A few instances of . . . curious . . . commentary over the last couple of weeks: two items prompted by the settlement of the Carrington suit; the third by continued debate over the OCR mandate for colleges to lower due-process protections for students accused of sexual assault on campus.

The Chronicle featured what could charitably be described as a limited take on the settlement of the suit. Keep in mind: though the paper’s title remains the same, no undergraduates who currently write for the Chronicle were students at Duke during any element of the lacrosse affair, except for the now-all-but-routine promotions of various Group of 88 members to key administrative positions. During the lacrosse case itself, the Chronicle's coverage was unmatched in its excellence among the traditional media.

“As we reflect on this incident in which exotic dancer Crystal Mangum falsely accused three Duke lacrosse players of rape at a 2006 team party,” an unsigned editorial noted, “its place in the broader history of Duke becomes clearer. We can begin to see how it has molded and continues to mold our campus culture to this day. For many people both within and outside of the Duke community, this case continues to define Duke’s identity.” All quite true.

In what ways did the case “define Duke’s identity”? Dozens of “activist” faculty members willing to run rough-shod over the requirements of the Faculty Handbook, exploiting their students to advance their on-campus pedagogical or personnel agendas? An administration so terrified of the faculty mob that the president seemed unwilling or unable at critical points to articulate even a formulaic support for due process? Town-gown relations so warped that the university had entered into a (secret) agreement with the local police to allow for Duke students, and only Duke students, to be prosecuted with the maximum harshness for certain crimes?

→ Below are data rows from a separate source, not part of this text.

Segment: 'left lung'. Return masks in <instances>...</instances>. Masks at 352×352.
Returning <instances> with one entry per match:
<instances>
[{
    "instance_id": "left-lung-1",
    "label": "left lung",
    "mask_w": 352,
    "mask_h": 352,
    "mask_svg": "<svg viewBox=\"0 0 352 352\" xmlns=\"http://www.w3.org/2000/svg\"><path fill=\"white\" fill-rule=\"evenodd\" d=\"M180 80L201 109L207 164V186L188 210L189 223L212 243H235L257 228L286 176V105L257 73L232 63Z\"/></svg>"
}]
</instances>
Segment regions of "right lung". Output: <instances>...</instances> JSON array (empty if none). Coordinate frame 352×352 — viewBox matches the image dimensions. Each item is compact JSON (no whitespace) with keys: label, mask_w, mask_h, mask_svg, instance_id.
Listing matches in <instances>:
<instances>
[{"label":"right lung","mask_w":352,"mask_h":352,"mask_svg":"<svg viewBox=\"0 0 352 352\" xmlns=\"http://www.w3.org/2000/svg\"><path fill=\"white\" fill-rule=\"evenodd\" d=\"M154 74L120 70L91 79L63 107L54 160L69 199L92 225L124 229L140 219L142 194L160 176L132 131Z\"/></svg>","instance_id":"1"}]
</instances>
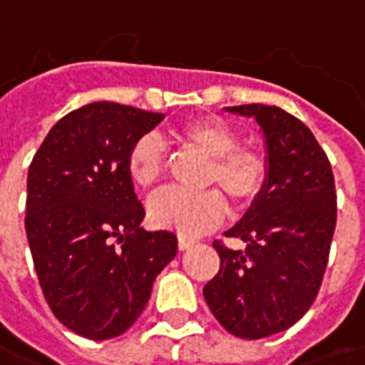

No. The lacrosse case “unfortunately had a stifling effect on our administration” by scarring “the administration’s ability to comment on Duke’s social culture.” (Of course, the administration did “comment on Duke’s social culture,” first through Richard Brodhead’s infamous April 2006 campus letter and then through a Campus Cultural Initiative run by some of the most extreme anti-lacrosse voices among the faculty. Does the current Chronicle support any of the CCI’s recommendations, such as reorienting Duke’s athletics program in such a way that would all but certainly require withdrawing from the ACC?) “The lacrosse scandal,” according to the Chronicle, created an “enduring narrative . . . of rowdy, belligerent parties—with sexist and racist overtones—and the entitled students who attend them.”

To the extent this narrative took hold, it’s a development fueled by misplaced initial media coverage, followed by the conscious efforts of Duke’s own “activist” faculty (beginning early on, with William Chafe) to transform the event into a character assault on the lacrosse players to avoid accountability for their own rush to judgment. But this “historicizing,” to use the Chronicle’s word, is of little interest to the current editors. Instead, they worry that Brodhead has been too “shy” in commenting about matters related to campus culture.

A second Carrington‑related item came from Washington Monthly, a publication I read regularly for its quality political analysis. This piece, however, fell well below the publication’s usual standards.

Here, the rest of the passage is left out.